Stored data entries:

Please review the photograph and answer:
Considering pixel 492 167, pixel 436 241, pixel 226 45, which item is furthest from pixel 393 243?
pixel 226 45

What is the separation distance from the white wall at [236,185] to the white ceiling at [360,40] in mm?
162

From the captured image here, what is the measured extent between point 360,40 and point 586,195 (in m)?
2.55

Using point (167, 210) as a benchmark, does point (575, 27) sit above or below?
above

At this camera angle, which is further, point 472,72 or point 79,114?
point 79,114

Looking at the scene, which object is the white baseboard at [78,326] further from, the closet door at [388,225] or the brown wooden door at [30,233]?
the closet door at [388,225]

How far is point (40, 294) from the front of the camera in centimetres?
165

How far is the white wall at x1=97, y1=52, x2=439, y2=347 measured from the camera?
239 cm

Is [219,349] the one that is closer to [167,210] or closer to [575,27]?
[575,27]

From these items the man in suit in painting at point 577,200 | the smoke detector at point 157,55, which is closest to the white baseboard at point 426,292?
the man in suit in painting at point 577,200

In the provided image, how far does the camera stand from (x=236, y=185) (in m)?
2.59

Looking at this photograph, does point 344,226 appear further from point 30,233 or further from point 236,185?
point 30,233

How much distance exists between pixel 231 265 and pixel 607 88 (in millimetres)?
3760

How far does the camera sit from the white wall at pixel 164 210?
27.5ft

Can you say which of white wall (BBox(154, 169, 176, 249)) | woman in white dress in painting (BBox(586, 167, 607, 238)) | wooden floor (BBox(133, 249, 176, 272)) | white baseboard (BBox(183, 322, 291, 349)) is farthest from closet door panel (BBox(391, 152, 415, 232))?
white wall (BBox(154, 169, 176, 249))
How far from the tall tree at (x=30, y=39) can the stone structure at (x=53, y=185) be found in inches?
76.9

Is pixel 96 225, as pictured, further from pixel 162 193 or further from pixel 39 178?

* _What you should do_
Edit these lines so that every "white baseboard" becomes "white skirting board", keeping all else the same.

* _Result_
Please review the photograph and answer:
Considering pixel 492 167, pixel 436 241, pixel 226 45, which item is furthest from pixel 393 243?
pixel 226 45

What is the separation distance from the white wall at [236,185] to the white ceiling at [360,40] in mm?
162

From the captured image here, what is the measured extent between point 360,40 and point 586,195 (in m)?
2.55

Using point (167, 210) as a benchmark, does point (575, 27) sit above or below?
above

At this camera angle, which is further, point 472,72 or point 79,114?
point 79,114

Looking at the scene, which object is the white skirting board at [78,326] further from, the closet door at [388,225] or the brown wooden door at [30,233]?
the closet door at [388,225]

How far is point (40, 294) from the front of the camera in centimetres?
165

How far is the white wall at x1=97, y1=52, x2=439, y2=347 measured from the camera?
239 cm

Is [219,349] the one that is closer to [167,210] or closer to [575,27]?
[575,27]

From these items the man in suit in painting at point 577,200 | the smoke detector at point 157,55, which is closest to the white skirting board at point 426,292?
the man in suit in painting at point 577,200

In the provided image, how far does the camera stand from (x=236, y=185) (in m)?
2.59

Looking at this photograph, does point 344,226 appear further from point 30,233 or further from point 236,185?
point 30,233

How much distance exists between pixel 231 265 and pixel 607 88 (in millimetres)?
3760

How far does the camera sit from the white wall at pixel 164 210?
27.5ft

Can you say which of white wall (BBox(154, 169, 176, 249)) | woman in white dress in painting (BBox(586, 167, 607, 238)) | wooden floor (BBox(133, 249, 176, 272)) | white skirting board (BBox(183, 322, 291, 349)) is farthest from closet door panel (BBox(391, 152, 415, 232))?
white wall (BBox(154, 169, 176, 249))
How far from the tall tree at (x=30, y=39) can the stone structure at (x=53, y=185) be found in inches?
76.9

Is pixel 96 225, as pictured, further from pixel 162 193 or further from pixel 39 178?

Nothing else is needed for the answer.